When you go to a physician, specialist, medical professional, hospital, or other medical facility, then you’ll be responsible for making a co0payment, which is the amount you’re responsible for paying as defined on your health insurance policy, and generally it’s a percentage although it can be a stated amount. Having to make a co-payment is necessary regardless of what you’re visiting a healthcare professional for: whether it’s a simple visit, to have blood work done, for X-rays, and things such as an ER visit or trip to specialist. The amount of a co-pay for different offices, such as a general physician versus a specialist, usually differs and is defined on your insurance policy.
Once you’ve chosen a medical plan, you’ll have a wide variety of options to choose from when it comes to a deductible amount. If you understand how auto insurance deductible works, then you already have an understanding of how deductibles work. Typically deductibles range from the lower price of $250 but can go all the way up as $8,000, and this is the amount you’re responsible for paying for medical services you’ve received before the insurance company you have health insurance through will pay for anything. If you haven’t met your deductible amount, then you have to pay the entire medical bill, but it will be 100 percent of what’s called a negotiable rate, which means you’re not paying as though you don’t have insurance, but instead the negotiated rate is listed on your policy and is agreed on by your medical provider and your insurance company.

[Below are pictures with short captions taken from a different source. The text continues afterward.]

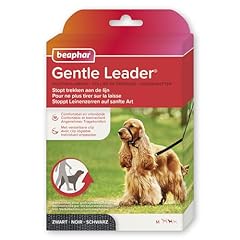 Beaphar gentle leader gebraucht kaufen  Wird an jeden Ort in Deutschland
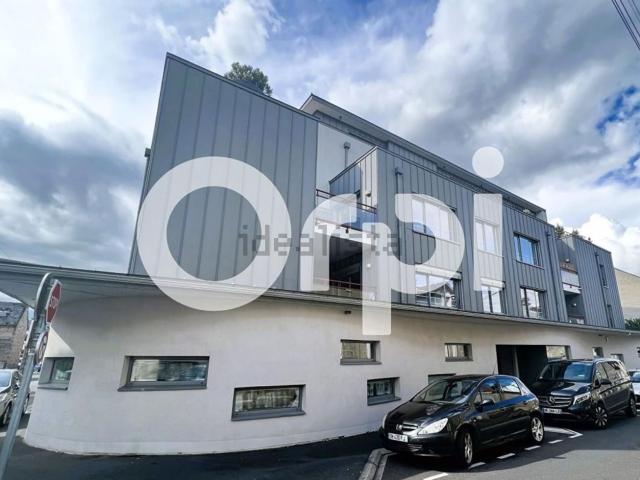 Appartement, Brive la Gaillarde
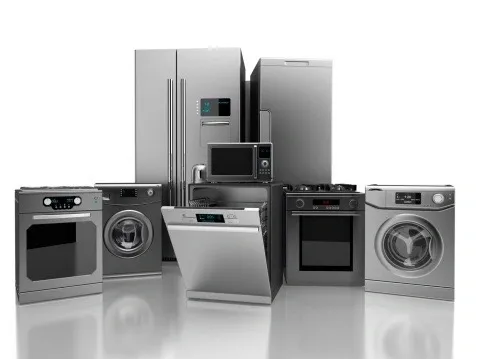 Appliance Repair & Installation In Bellflower CA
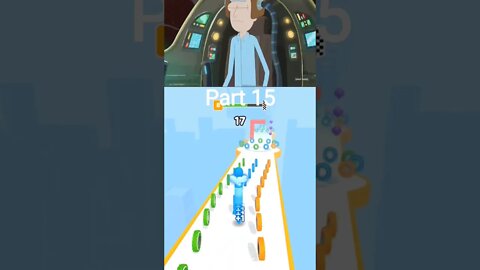 rick and morty season 5 episode 10: part 15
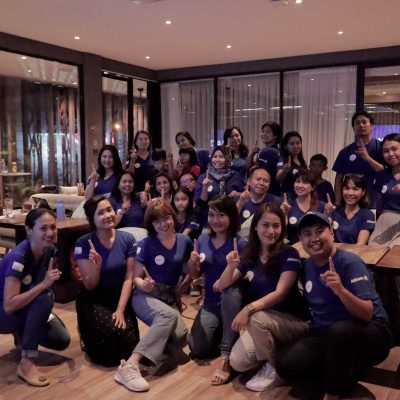 20221118194624__MG_9889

Any kind of health insurance plan you get will have what’s called a Co-pay limit, stop-loss, or maximum out of pocket limit defined on your policy which states the maximum amount that you have to pay out of your own pocket. A majority of the time – the time-frame is defined in a stated time period, such as a calendar year or lifetime. For example, your policy may say that if you have paid for $500,000 towards medical bills, then you won’t be responsible for paying anymore than that and your insurer will pay for the rest for the duration of that stated time period.

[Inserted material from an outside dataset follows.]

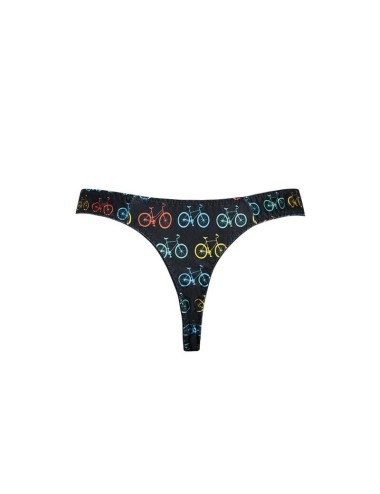 ANAIS MEN - BENITO TANGA XL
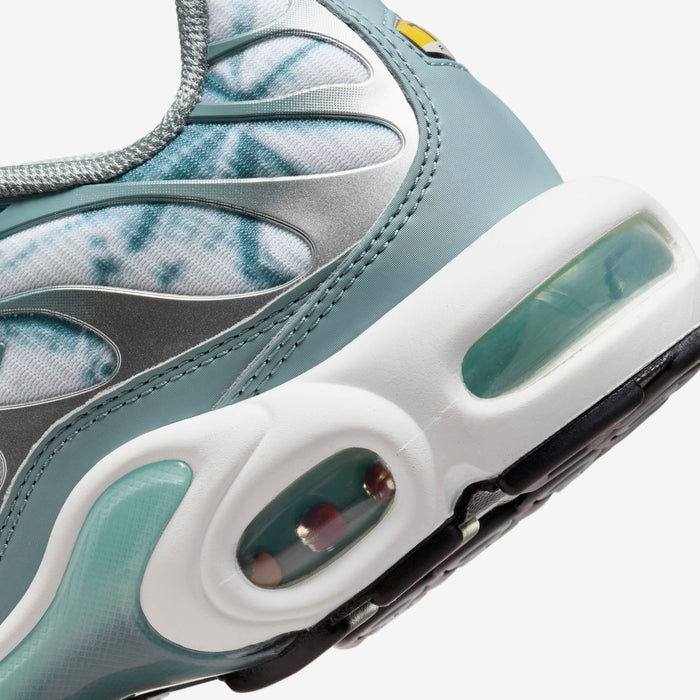 Nike Air Max Plus TN "Palm Trees" FV0394-300 Nike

As opposed to a PPO insurance policy, this kind of insurance assigns you to a specific primary physician that will be the one responsible for your medical needs. A primary physician can refer you to other physicians and specialists as needed, and traditionally, co-pays for an HMO plan are cheaper than on a PPO plan.
Once you understand how health insurance works, you’ll be able to make an informed decision. Talk with your insurance agent to find what works best for you, and also consider how much you’re willing to pay out of pocket and if the plan you choose will allow you to visit your preferred doctor.